I made a new friend tonight. I don’t think we are friends from his perspective. However, to me, he is memorable and therefore gets the title automatically. His name is something like Meriem. He is from Eritrea. We kind of made friends because in the all white expat bar which is my kind of local, he walks tall, claims a seat wherever he likes, and drinks the same Skol beer as everyone around him, despite the fact that no one ever speaks to him or acknowledges his existence.
To cut a marginally drunk night short, we talked and agreed upon the fact that we both hate the world and would both like nothing more than to be just left alone with a small piece of land. Then I said I would like a gun to protect my piece of imaginary land. And then me and Meriem had our first (and possibly only) argument.
Apparently, in Eritrea many people once thought that having a gun would be a good way to safeguard an investment in private property. Then a kind of chaos descended where guns became the in thing for everyone protecting everything from property to religious and political ideals.

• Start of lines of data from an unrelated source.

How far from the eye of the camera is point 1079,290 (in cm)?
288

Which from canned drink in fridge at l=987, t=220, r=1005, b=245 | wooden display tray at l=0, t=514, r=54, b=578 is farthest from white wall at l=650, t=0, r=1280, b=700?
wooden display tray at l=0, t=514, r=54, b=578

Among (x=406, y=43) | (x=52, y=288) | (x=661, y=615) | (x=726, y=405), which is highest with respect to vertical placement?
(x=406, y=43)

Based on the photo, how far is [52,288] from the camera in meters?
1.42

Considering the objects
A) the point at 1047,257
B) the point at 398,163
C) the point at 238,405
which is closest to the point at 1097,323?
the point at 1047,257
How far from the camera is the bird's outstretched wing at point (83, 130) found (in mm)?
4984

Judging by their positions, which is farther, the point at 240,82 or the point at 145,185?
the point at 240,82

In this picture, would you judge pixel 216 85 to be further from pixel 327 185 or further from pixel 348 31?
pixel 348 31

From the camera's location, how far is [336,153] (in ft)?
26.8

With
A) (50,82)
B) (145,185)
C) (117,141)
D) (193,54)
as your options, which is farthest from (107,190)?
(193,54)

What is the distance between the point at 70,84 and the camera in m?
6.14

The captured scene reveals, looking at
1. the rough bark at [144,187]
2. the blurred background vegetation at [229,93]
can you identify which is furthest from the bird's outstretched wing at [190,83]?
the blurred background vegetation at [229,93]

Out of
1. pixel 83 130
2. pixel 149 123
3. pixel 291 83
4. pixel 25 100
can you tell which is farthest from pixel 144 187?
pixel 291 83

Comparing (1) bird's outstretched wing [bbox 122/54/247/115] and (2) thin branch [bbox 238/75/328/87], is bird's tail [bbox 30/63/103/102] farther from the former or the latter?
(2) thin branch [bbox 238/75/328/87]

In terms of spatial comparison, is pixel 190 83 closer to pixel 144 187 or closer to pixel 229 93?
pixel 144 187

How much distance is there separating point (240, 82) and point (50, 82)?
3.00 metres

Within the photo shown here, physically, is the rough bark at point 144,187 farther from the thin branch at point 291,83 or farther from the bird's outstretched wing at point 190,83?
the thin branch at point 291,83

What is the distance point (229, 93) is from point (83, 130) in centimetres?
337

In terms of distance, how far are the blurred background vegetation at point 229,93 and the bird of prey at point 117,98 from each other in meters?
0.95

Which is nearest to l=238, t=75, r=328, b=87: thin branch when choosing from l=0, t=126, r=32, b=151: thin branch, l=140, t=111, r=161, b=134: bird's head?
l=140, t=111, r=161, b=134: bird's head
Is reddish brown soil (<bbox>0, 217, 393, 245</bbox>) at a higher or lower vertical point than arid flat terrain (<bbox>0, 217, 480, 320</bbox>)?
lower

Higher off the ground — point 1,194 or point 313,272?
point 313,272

Then you just get bloodshed, paranoia concerning who has the most guns, and an actual farmer who didn’t have enough guns in the end, working for $3 an hour in a country where no one but the odd Englishman with bad hair will ever talk to you.
(The odd Englishman was me).
Now, tonight was the first night I have ‘been out’ for nearly a year. For most of the past year, I have literally sat, worked, and saved enough to get away to somewhere else. In retrospect, I’ve distanced myself from my immediate world on purpose, so I don’t continually experience nights like this evening.
I want my own adventure. However, whenever I resubmerge, myself in the real world, I always come away with the same problem. I see other people. I end a chance meeting with a sense of “wow, there’s more going on here.” And when I try to go back to plans to leaving, I feel ashamed of myself for attempting to run toward what is really my own sense of self-preservation.
All the above being the case, the decision I will soon have to make is a simple one. Do I just try to keep on selfishly ignoring a world of other peoples stories around me? Then leave. Or do I decide to be here and start finding a way to make a noise about some of the things I see every day?
The choice might seem easy but the world we live in is a political hand grenade. One stray opinion and boom goes your career. In this case, what would you choose? Convenience or Danger?